Records for this exercise =
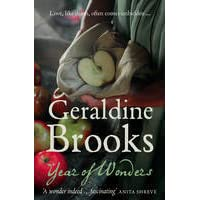 themes in year of wonders by geraldine brooks Year of wonders geraldine brooks 308pp, fourth estate, £1299  it begins with the scent of rotting apples and a flush that looks like rose petals blooming beneath the skin.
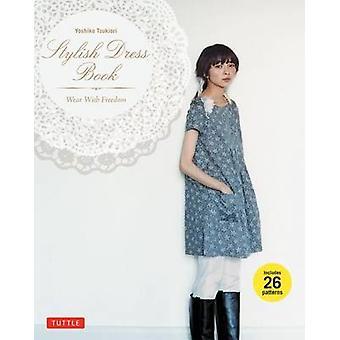Stilfuld kjole bog - slid med frihed af Yoshiko Tsukiori - 978080484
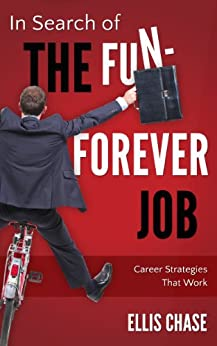 In Search of the Fun-Forever Job: Career Strategies that Work (English Edition) par [Chase, Ellis]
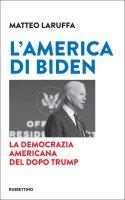 L' America di Biden - Matteo Laruffa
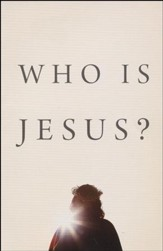 Who Is Jesus? (ESV), Pack of 25 Tracts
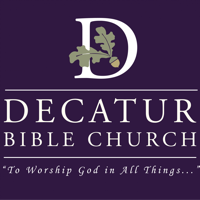 Decatur Bible Church Sermons Podcast podcast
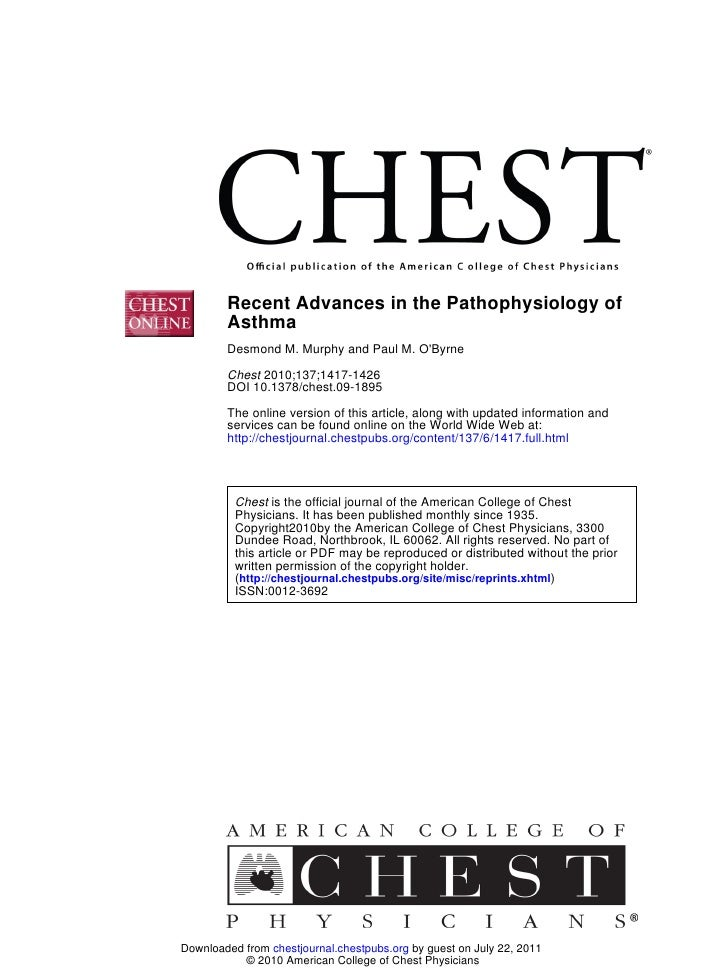 Recent Advances in the Pathophysiology of        Asthma        Desmond M. Murphy and Paul M. OByrne        Chest 2010;137;...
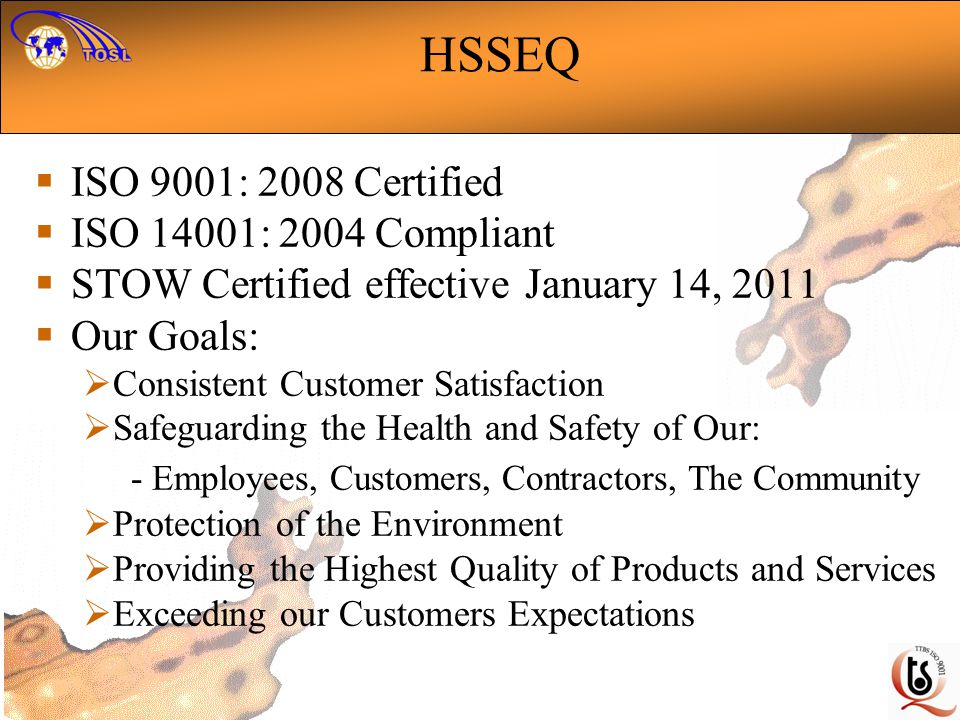 HSSEQ ISO 9001: 2008 Certified ISO 14001: 2004 Compliant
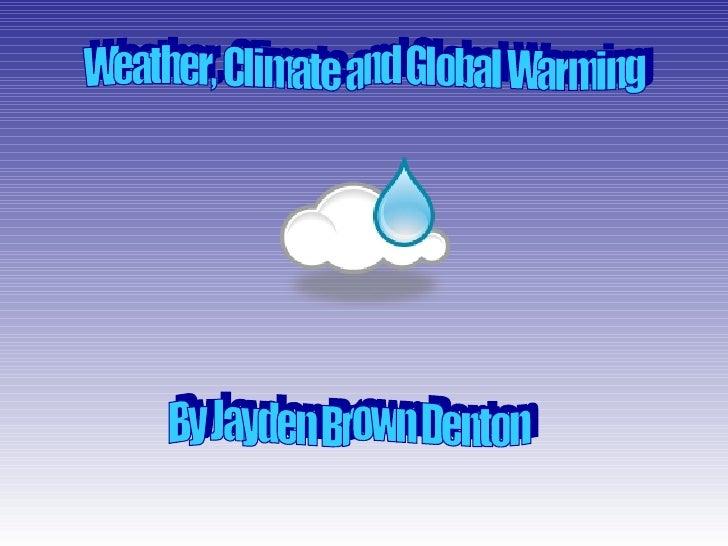 Weather Presentation by J Brown-Denton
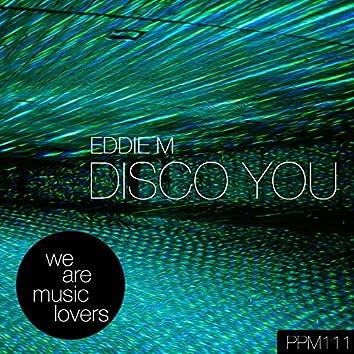 Disco You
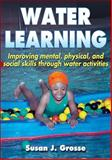Water Learning, Susan J. Grosse, 0736067663
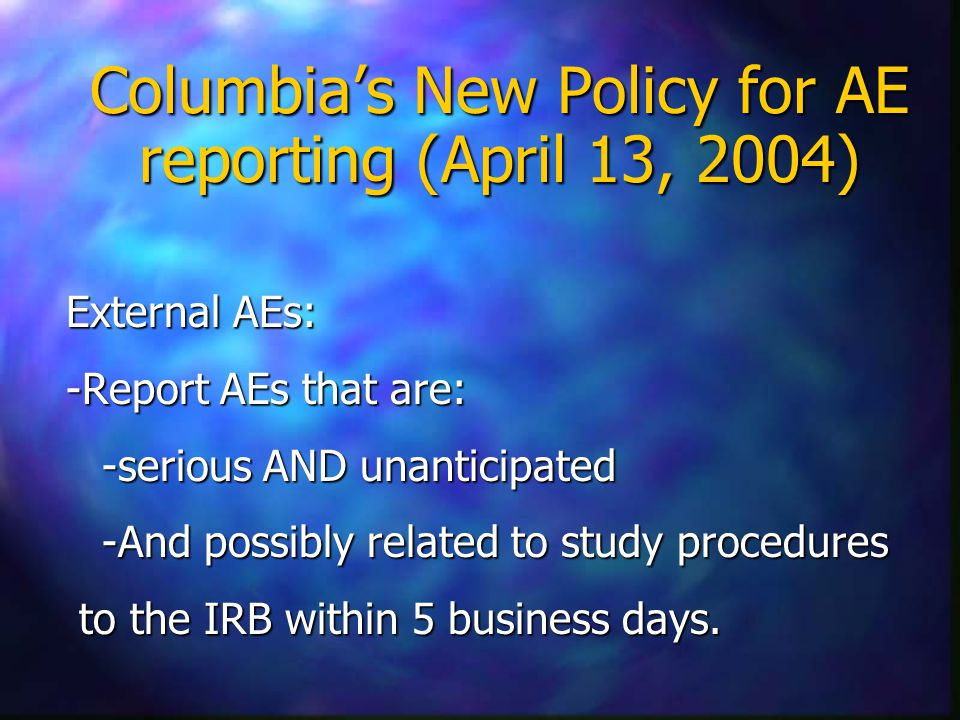 Columbia's New Policy for AE reporting (April 13, 2004) External AEs: -Report AEs that are: -serious AND unanticipated -And possibly related to study procedures -And possibly related to study procedures to the IRB within 5 business days.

Brief = The listing above is to be set down word for word, without its images.

Your response =
 themes in year of wonders by geraldine brooks Year of wonders geraldine brooks 308pp, fourth estate, £1299  it begins with the scent of rotting apples and a flush that looks like rose petals blooming beneath the skin.
Stilfuld kjole bog - slid med frihed af Yoshiko Tsukiori - 978080484
 In Search of the Fun-Forever Job: Career Strategies that Work (English Edition) par [Chase, Ellis]
 L' America di Biden - Matteo Laruffa
 Who Is Jesus? (ESV), Pack of 25 Tracts
 Decatur Bible Church Sermons Podcast podcast
 Recent Advances in the Pathophysiology of        Asthma        Desmond M. Murphy and Paul M. OByrne        Chest 2010;137;...
 HSSEQ ISO 9001: 2008 Certified ISO 14001: 2004 Compliant
 Weather Presentation by J Brown-Denton
 Disco You
Water Learning, Susan J. Grosse, 0736067663
 Columbia's New Policy for AE reporting (April 13, 2004) External AEs: -Report AEs that are: -serious AND unanticipated -And possibly related to study procedures -And possibly related to study procedures to the IRB within 5 business days.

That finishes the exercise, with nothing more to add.